(Source records)
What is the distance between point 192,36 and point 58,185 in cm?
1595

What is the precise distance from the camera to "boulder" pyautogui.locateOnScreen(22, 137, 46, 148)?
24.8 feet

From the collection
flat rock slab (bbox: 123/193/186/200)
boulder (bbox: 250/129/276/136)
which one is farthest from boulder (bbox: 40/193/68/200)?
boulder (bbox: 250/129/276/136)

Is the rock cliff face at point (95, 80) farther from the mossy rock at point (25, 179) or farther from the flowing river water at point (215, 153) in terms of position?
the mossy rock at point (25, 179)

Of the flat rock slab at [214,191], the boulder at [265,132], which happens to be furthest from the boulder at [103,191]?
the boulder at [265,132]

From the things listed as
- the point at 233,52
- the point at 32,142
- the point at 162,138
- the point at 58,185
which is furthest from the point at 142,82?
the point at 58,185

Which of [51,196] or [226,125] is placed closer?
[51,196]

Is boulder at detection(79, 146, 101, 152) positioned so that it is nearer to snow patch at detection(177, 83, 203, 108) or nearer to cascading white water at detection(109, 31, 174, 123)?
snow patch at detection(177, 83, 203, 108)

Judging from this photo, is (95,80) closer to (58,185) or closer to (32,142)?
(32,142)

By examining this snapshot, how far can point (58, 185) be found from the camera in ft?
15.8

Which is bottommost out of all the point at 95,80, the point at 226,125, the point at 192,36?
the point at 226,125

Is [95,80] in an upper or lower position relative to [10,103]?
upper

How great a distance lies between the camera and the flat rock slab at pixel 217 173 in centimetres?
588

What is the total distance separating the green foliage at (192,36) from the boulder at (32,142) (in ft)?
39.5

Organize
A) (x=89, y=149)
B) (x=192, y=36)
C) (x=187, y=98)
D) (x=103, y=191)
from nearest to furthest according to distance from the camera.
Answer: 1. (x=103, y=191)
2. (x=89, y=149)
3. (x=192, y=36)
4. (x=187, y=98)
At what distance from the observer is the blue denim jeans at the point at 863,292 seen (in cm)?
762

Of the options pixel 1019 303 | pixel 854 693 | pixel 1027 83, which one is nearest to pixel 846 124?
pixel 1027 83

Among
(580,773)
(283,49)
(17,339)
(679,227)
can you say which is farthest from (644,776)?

▶ **JOB**
Restate the records, all of them, precisely as written.

▶ **WRITTEN RESPONSE**
What is the distance between point 192,36 and point 58,185 in cm?
1595

What is the precise distance from the camera to "boulder" pyautogui.locateOnScreen(22, 137, 46, 148)?
24.8 feet

From the collection
flat rock slab (bbox: 123/193/186/200)
boulder (bbox: 250/129/276/136)
which one is farthest from boulder (bbox: 40/193/68/200)?
boulder (bbox: 250/129/276/136)

Is the rock cliff face at point (95, 80) farther from the mossy rock at point (25, 179) or farther from the flowing river water at point (215, 153) in terms of position?
the mossy rock at point (25, 179)

Of the flat rock slab at [214,191], the boulder at [265,132], which happens to be furthest from the boulder at [103,191]?
the boulder at [265,132]

From the things listed as
- the point at 233,52
- the point at 32,142
- the point at 162,138
- the point at 58,185
which is furthest from the point at 142,82?
the point at 58,185

Which of [51,196] or [226,125] is placed closer?
[51,196]

Is boulder at detection(79, 146, 101, 152) positioned so that it is nearer to snow patch at detection(177, 83, 203, 108) or nearer to cascading white water at detection(109, 31, 174, 123)?
snow patch at detection(177, 83, 203, 108)

Judging from this photo, is (95,80) closer to (58,185) or closer to (32,142)?
(32,142)

By examining this snapshot, how far can point (58, 185) be found from the camera in ft?
15.8

Which is bottommost out of all the point at 95,80, the point at 226,125, the point at 192,36?
the point at 226,125

Is [95,80] in an upper or lower position relative to [10,103]?
upper

How great a distance lies between the camera and the flat rock slab at pixel 217 173 in centimetres?
588

What is the total distance separating the green foliage at (192,36) from the boulder at (32,142) (in ft)?
39.5

Organize
A) (x=89, y=149)
B) (x=192, y=36)
C) (x=187, y=98)
D) (x=103, y=191)
from nearest to furthest according to distance from the camera.
Answer: 1. (x=103, y=191)
2. (x=89, y=149)
3. (x=192, y=36)
4. (x=187, y=98)
At what distance from the observer is the blue denim jeans at the point at 863,292 seen (in cm)?
762

Of the options pixel 1019 303 | pixel 854 693 | pixel 1027 83, which one is nearest to pixel 846 124?
pixel 1027 83

Among
(580,773)
(283,49)
(17,339)
(679,227)
can you say which is farthest from (644,776)?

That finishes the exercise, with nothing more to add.